-- start --

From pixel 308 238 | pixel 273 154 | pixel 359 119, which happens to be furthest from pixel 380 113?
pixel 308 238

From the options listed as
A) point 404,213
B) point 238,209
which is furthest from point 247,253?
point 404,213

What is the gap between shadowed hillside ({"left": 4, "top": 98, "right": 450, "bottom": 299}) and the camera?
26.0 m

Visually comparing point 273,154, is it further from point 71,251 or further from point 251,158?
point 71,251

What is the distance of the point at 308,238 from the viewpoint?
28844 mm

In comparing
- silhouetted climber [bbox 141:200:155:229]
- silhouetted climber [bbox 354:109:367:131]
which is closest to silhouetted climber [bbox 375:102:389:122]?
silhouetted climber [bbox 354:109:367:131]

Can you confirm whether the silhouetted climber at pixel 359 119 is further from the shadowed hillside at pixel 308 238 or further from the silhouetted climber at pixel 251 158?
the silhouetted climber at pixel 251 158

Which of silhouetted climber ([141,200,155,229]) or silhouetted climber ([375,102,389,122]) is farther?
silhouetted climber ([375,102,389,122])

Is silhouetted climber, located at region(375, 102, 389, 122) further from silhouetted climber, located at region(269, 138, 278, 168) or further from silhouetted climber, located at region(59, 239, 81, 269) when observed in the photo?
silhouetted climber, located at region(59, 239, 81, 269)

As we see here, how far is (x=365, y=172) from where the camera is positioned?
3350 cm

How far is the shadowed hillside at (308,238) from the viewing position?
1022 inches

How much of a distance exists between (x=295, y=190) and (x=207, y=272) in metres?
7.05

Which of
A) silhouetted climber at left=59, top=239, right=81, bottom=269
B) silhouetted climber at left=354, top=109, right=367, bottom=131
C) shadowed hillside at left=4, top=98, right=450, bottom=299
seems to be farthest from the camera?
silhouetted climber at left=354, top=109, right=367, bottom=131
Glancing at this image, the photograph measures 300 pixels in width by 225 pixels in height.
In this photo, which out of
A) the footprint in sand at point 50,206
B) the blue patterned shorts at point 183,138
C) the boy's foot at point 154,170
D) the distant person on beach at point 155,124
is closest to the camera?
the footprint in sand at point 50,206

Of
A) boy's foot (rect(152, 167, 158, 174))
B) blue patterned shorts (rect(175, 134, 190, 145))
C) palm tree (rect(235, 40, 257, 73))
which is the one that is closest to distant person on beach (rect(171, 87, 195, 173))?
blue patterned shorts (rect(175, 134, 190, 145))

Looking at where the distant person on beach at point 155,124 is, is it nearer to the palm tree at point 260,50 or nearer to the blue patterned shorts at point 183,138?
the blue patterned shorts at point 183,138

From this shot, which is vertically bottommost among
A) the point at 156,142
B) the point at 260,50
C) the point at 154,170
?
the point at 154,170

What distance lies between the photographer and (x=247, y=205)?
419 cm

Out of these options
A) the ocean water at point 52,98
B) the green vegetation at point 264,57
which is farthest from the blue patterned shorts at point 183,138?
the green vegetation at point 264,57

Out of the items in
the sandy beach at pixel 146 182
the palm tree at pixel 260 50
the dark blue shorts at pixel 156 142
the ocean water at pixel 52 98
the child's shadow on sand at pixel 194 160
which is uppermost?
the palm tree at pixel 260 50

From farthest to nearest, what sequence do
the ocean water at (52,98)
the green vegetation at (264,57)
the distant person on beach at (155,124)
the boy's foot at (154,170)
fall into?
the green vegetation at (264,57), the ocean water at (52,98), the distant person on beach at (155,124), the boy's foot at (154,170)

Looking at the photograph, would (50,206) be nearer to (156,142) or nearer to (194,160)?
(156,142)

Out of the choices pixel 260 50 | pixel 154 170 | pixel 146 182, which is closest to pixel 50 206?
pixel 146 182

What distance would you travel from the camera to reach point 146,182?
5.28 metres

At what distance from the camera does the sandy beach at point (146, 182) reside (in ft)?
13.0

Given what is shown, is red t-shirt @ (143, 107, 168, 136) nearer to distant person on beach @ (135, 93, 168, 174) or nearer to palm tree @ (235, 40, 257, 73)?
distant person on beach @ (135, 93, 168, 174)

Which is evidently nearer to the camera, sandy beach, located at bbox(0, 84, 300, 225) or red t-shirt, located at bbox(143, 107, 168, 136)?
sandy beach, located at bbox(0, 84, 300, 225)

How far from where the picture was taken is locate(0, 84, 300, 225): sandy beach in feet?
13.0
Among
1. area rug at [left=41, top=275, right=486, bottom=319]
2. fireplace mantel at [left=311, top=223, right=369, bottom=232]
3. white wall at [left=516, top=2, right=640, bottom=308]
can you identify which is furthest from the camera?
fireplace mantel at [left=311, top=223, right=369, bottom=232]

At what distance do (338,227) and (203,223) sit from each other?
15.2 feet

-- end --

[PROMPT]
Rewrite every one of the rows above, putting "dark hillside" wherever "shadowed hillside" appears and keeping everything else the same.

[SOLUTION TO THIS EXERCISE]
From pixel 308 238 | pixel 273 154 | pixel 359 119, which happens to be furthest from pixel 380 113?
pixel 308 238

From the options listed as
A) point 404,213
B) point 238,209
which is furthest from point 247,253?
point 404,213

What is the gap between dark hillside ({"left": 4, "top": 98, "right": 450, "bottom": 299}) and the camera?
26.0 m

Visually comparing point 273,154, is it further from point 71,251 or further from point 251,158?
point 71,251

What is the distance of the point at 308,238 from the viewpoint?
28844 mm

In comparing
- silhouetted climber [bbox 141:200:155:229]
- silhouetted climber [bbox 354:109:367:131]
which is closest to silhouetted climber [bbox 375:102:389:122]?
silhouetted climber [bbox 354:109:367:131]

Can you confirm whether the silhouetted climber at pixel 359 119 is further from the dark hillside at pixel 308 238 or further from the silhouetted climber at pixel 251 158?
the silhouetted climber at pixel 251 158

Which of silhouetted climber ([141,200,155,229]) or silhouetted climber ([375,102,389,122]) is farther?
silhouetted climber ([375,102,389,122])

Is silhouetted climber, located at region(375, 102, 389, 122) further from silhouetted climber, located at region(269, 138, 278, 168) or further from silhouetted climber, located at region(59, 239, 81, 269) when observed in the photo?
silhouetted climber, located at region(59, 239, 81, 269)

As we see here, how far is (x=365, y=172) from where the camera is positioned?
3350 cm

How far is the dark hillside at (308,238) from the viewing position?
1022 inches

How much of a distance exists between (x=295, y=190) and (x=207, y=272) in metres?
7.05

Which of
A) silhouetted climber at left=59, top=239, right=81, bottom=269
B) silhouetted climber at left=354, top=109, right=367, bottom=131
C) dark hillside at left=4, top=98, right=450, bottom=299
seems to be farthest from the camera?
silhouetted climber at left=354, top=109, right=367, bottom=131
Glancing at this image, the photograph measures 300 pixels in width by 225 pixels in height.
In this photo, which out of
A) the footprint in sand at point 50,206
B) the blue patterned shorts at point 183,138
C) the boy's foot at point 154,170
D) the distant person on beach at point 155,124
is closest to the camera?
the footprint in sand at point 50,206

Of
A) boy's foot (rect(152, 167, 158, 174))
B) blue patterned shorts (rect(175, 134, 190, 145))
C) palm tree (rect(235, 40, 257, 73))
which is the one that is closest to distant person on beach (rect(171, 87, 195, 173))?
blue patterned shorts (rect(175, 134, 190, 145))

Looking at where the distant person on beach at point 155,124 is, is it nearer to the palm tree at point 260,50 or nearer to the blue patterned shorts at point 183,138?
the blue patterned shorts at point 183,138

From this shot, which is vertically bottommost among
A) the point at 156,142
B) the point at 260,50
C) the point at 154,170
?
the point at 154,170

What distance lies between the photographer and (x=247, y=205)?
419 cm

Out of these options
A) the ocean water at point 52,98
B) the green vegetation at point 264,57
which is farthest from the blue patterned shorts at point 183,138?
the green vegetation at point 264,57

Out of the items in
the sandy beach at pixel 146 182
the palm tree at pixel 260 50
the dark blue shorts at pixel 156 142
the ocean water at pixel 52 98
the child's shadow on sand at pixel 194 160
which is uppermost?
the palm tree at pixel 260 50

From farthest to nearest, what sequence do
the ocean water at (52,98)
the green vegetation at (264,57)
the distant person on beach at (155,124)
the boy's foot at (154,170)
fall into?
the green vegetation at (264,57), the ocean water at (52,98), the distant person on beach at (155,124), the boy's foot at (154,170)

Looking at the photograph, would (50,206) be nearer to (156,142) or nearer to (194,160)?
(156,142)

Out of the choices pixel 260 50 | pixel 154 170 | pixel 146 182, which is closest to pixel 50 206?
pixel 146 182

What distance would you travel from the camera to reach point 146,182?
5.28 metres

At what distance from the camera does the sandy beach at point (146, 182) reside (in ft)?
13.0

Given what is shown, is red t-shirt @ (143, 107, 168, 136) nearer to distant person on beach @ (135, 93, 168, 174) or nearer to palm tree @ (235, 40, 257, 73)?
distant person on beach @ (135, 93, 168, 174)

Which is evidently nearer to the camera, sandy beach, located at bbox(0, 84, 300, 225) or red t-shirt, located at bbox(143, 107, 168, 136)?
sandy beach, located at bbox(0, 84, 300, 225)

How far from where the picture was taken is locate(0, 84, 300, 225): sandy beach in feet?
13.0
Among
1. area rug at [left=41, top=275, right=486, bottom=319]
2. fireplace mantel at [left=311, top=223, right=369, bottom=232]
3. white wall at [left=516, top=2, right=640, bottom=308]
can you identify which is furthest from the camera?
fireplace mantel at [left=311, top=223, right=369, bottom=232]

At what distance do (338,227) and (203,223) sit from each other?
15.2 feet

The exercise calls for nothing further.